Barclays Wealth Management serves affluent and high net worth clients through offices across the UK, offering personalised banking, credit, investment management and wealth planning services.

Reported client assets were £202.8 billion (as of 30 June 2013).

In May 2013, Peter Horrell was named interim Chief Executive of the Wealth and Investment Management division of Barclays reporting to Antony Jenkins, Barclays Group Chief Executive. Horrell was permanently appointed Chief Executive in September 2013. Akshaya Bhargava succeeded him as Chief Executive on 13 October 2014.

Dena Brumpton joined in September 2015 as new Chief Executive of Barclays Wealth Management. In December 2016, she was appointed CEO of the newly formed Wealth & Investments business, which incorporated the UK Savings business in March 2018. In July 2018, Barclays announced the retirement of Dena Brumpton and the appointment of Dirk Klee as her successor, both effective from September 2018.

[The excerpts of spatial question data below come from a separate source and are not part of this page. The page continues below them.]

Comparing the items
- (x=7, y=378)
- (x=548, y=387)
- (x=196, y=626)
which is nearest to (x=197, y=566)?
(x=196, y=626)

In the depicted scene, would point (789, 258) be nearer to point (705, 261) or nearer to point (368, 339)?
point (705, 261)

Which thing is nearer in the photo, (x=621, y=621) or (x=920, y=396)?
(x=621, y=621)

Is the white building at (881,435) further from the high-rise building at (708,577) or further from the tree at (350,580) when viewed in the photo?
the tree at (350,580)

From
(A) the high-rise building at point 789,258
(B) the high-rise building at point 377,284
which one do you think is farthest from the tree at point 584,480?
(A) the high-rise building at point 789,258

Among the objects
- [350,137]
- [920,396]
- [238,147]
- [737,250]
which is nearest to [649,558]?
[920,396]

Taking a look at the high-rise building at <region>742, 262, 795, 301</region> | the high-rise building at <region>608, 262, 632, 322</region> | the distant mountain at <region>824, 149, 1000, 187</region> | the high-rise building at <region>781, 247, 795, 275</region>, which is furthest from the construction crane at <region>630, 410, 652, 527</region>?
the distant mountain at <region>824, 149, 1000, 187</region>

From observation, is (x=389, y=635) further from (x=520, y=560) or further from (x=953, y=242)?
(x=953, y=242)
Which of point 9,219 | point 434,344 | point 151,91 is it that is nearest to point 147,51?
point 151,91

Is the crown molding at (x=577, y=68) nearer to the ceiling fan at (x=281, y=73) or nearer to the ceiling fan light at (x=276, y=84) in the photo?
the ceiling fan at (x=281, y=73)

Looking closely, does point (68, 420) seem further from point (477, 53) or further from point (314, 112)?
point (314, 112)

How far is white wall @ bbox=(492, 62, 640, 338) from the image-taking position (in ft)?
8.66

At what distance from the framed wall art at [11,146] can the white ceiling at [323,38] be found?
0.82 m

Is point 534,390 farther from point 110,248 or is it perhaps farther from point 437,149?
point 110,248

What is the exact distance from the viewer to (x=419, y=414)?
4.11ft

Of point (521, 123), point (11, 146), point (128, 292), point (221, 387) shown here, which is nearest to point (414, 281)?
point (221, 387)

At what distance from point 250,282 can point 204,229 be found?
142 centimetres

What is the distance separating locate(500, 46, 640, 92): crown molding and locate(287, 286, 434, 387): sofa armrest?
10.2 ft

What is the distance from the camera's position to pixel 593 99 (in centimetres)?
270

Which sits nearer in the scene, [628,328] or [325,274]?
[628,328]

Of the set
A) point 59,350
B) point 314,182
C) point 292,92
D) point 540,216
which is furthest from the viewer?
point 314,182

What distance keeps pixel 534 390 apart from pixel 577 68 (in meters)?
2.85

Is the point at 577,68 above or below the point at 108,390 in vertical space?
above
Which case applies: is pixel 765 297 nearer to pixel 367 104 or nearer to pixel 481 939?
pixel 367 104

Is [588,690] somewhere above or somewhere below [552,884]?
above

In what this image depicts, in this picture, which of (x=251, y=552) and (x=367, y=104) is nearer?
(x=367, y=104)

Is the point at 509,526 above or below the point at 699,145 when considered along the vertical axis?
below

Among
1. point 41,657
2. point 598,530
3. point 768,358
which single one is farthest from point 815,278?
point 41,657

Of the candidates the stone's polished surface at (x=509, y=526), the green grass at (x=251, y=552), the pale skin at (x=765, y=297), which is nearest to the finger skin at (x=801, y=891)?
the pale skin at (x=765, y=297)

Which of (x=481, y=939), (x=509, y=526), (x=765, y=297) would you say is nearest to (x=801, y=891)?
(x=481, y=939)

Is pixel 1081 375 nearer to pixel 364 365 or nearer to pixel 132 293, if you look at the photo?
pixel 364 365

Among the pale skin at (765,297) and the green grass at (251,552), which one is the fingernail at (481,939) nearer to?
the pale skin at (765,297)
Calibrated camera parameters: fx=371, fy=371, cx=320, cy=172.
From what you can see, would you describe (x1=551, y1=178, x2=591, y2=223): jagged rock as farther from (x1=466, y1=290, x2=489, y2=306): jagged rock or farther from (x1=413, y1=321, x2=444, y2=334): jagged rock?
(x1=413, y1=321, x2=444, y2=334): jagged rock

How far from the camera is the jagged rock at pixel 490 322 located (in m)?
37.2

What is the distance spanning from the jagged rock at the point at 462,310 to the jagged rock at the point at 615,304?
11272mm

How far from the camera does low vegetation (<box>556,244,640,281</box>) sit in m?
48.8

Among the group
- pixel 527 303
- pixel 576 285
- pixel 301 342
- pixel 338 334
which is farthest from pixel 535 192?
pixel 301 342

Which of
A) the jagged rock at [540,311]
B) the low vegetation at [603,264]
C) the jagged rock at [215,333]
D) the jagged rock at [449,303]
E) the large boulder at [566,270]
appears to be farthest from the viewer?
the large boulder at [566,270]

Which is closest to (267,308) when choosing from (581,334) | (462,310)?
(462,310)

Barclays is a transatlantic consumer and wholesale bank offering products and services across personal, corporate and investment banking, credit cards and wealth management, with a strong presence in its two home markets of the UK and the US.

With over 325 years of history and expertise in banking, Barclays operates in over 40 countries and employs approximately 80,000 people. Barclays moves, lends, invests and protects money for customers and clients worldwide.

Community investment and sponsorships 
Barclays Wealth has an active community investment programme in many of the jurisdictions in which it operates, with a particular focus on providing grants to charities helping disadvantaged people work towards financial independence and security.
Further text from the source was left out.